Q. And, of course, if that person had then stopped movement, they are unconscious, they could present to an individual as apparently dead at that point in time
A. It depends what that person's training is, what his experience is. It is a judgment of death. Dying/death can be a difficult thing. So certainly to a lay person, yes, this person may be unconscious, they might be limp and might not be breathing.

And also the following (164.30-165.5T):

HIS HONOUR: Gentlemen, I would like to ask a few questions and, obviously, if you think what I am asking is irrelevant or otherwise objectionable it is your duty to me and your clients to object.
Q. Just before you mentioned unconsciousness and you agreed with Mr Russell that a lay person - I will say, is the effect of your answer - could be mistaken about the state of the person who has lapsed into unconsciousness?
A. Yes.
Q. Would not a person who was unconscious and alive still be breathing to some extent?
A. I think we don't honestly [know] the answer to that. I think if this person would otherwise have come to, then, yes, one would think he would have to be breathing, or start breathing very soon afterwards, otherwise he would not have come to. If we accept that the head injuries were sustained after the partial hanging scenario, the neuropathological evidence suggests a survival period of, I think Dr Buckland said, of half an hour
Q. I think you said 35 minutes?
A. Yes, around half an hour, which suggests to me, had that been the case, then of course he must have been breathing at some stage, not necessarily right away, but he would have started breathing thereafter fairly rapidly, one would think.
  1. Of course in evidence Dr Buckland moved well away from the figure of 35 minutes.

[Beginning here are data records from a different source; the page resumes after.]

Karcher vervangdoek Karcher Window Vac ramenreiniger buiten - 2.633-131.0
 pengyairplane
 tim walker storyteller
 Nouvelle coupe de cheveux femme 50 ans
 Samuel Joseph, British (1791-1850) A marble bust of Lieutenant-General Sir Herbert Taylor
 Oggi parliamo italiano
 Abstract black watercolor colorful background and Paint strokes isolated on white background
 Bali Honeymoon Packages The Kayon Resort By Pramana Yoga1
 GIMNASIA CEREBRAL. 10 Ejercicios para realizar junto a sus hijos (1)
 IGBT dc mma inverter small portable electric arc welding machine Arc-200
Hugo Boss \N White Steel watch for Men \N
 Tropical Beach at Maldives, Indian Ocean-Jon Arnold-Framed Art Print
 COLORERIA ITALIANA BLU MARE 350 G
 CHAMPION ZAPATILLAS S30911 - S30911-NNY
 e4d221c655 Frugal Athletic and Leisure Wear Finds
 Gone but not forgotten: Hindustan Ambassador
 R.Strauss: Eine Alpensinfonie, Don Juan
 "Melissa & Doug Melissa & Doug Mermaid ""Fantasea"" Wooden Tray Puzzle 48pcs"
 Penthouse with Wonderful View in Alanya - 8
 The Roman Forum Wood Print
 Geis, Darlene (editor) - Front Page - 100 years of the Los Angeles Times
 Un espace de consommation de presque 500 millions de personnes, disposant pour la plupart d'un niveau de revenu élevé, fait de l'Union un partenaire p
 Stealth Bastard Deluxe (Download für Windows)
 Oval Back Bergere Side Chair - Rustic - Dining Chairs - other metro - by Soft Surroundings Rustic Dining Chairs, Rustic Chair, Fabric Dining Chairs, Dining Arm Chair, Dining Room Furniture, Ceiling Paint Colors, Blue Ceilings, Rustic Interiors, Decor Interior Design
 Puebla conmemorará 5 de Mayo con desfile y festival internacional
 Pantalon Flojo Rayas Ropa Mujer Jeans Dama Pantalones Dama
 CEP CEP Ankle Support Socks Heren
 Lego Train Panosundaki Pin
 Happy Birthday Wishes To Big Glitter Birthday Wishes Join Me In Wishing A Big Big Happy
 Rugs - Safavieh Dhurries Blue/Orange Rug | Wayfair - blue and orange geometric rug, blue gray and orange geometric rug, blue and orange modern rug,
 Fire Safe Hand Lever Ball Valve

  1. Under cross examination, Dr. Buckland gave evidence along similar lines (176.50-177.15T):

Q. Of course and what you are saying is you are not in any way discounting the scenario where a person may be in fact unconscious, not dead but unconscious, presenting as dead, with me, presenting as dead, then receive an injury which may not cause immediate death. That situation can occur?
A. That situation could occur, yes.
Q. I think I asked you some questions when you gave some evidence at the committal proceedings into this matter I think you gave them by video link, correct?
A. That is correct.
Q. Although it is not strictly your area of expertise you have of course studied general medicine, correct?
A. Yes I have a medical degree, yes.
Q. And you said depending on circumstances that may present to an individual at the time it may be very difficult for a person to determine whether an unconscious person is in fact alive or not?
A. It can be, yes.
  1. Naturally, the reasonable person in the position of the accused is not to be imbued with the expert knowledge of specialist medical practitioners, but this evidence, notwithstanding Associate Professor Orde's qualification that the unconscious person may resume breathing after the compression has been released from the neck, is relevant to deciding the question. Just when the person would resume breathing after compression of the neck is released is not by any means clear. Moreover, the accused says he checked for a pulse and found none. I accept the deceased was then alive. But I am not satisfied beyond reasonable doubt that a reasonable person in the position of the accused without medical or paramedical training would have appreciated that the person was not dead, but merely unconscious, especially if he did not seem to be breathing, and no pulse was evident to an accused who checked for it.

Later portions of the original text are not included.